What is expected: In the data below, locate each line with the word "sourceMappingURL" and list it.

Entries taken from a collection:
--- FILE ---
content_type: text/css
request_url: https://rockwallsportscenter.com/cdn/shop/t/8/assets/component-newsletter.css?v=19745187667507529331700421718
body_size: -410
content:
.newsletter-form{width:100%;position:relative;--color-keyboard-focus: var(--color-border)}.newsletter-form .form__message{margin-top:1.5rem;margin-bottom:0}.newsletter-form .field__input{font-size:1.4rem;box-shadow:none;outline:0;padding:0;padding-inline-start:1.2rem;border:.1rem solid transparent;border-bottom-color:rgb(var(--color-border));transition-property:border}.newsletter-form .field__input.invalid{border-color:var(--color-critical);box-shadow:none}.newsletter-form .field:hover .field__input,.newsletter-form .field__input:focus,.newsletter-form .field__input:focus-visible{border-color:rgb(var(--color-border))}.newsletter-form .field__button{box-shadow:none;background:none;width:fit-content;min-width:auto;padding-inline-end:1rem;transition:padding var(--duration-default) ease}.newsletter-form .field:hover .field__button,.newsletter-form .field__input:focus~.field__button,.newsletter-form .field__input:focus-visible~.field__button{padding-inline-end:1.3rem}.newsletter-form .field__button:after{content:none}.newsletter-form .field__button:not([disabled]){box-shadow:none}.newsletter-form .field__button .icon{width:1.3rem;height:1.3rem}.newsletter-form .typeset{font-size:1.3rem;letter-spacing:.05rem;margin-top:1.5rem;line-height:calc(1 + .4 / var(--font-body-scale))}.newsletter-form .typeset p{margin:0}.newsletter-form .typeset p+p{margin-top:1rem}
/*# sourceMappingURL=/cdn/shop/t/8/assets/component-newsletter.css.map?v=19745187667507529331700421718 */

---

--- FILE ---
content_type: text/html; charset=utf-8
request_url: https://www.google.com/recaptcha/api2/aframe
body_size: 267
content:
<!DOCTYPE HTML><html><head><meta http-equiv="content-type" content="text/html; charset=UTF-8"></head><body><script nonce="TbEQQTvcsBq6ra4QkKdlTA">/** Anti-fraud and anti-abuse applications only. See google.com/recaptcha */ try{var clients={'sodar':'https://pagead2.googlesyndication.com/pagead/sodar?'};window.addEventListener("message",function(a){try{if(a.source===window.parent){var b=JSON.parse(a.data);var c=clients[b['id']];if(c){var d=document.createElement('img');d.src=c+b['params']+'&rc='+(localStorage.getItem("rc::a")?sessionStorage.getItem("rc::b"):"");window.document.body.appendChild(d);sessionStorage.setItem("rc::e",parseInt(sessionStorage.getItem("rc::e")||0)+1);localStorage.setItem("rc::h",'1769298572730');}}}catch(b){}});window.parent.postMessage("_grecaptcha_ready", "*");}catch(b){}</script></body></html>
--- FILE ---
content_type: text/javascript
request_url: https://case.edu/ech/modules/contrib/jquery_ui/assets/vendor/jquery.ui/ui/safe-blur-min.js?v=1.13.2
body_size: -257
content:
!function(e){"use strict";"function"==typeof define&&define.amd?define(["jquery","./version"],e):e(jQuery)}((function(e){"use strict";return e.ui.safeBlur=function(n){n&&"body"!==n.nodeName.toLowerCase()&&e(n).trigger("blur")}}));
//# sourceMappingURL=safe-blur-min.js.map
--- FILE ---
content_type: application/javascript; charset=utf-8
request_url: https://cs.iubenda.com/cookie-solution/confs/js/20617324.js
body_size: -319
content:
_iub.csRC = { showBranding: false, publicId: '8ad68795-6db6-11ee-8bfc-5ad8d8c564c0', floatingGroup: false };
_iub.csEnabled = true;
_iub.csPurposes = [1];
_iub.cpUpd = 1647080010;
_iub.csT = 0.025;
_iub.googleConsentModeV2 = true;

Completed exercise:
/*# sourceMappingURL=/cdn/shop/t/8/assets/component-newsletter.css.map?v=19745187667507529331700421718 */
//# sourceMappingURL=safe-blur-min.js.map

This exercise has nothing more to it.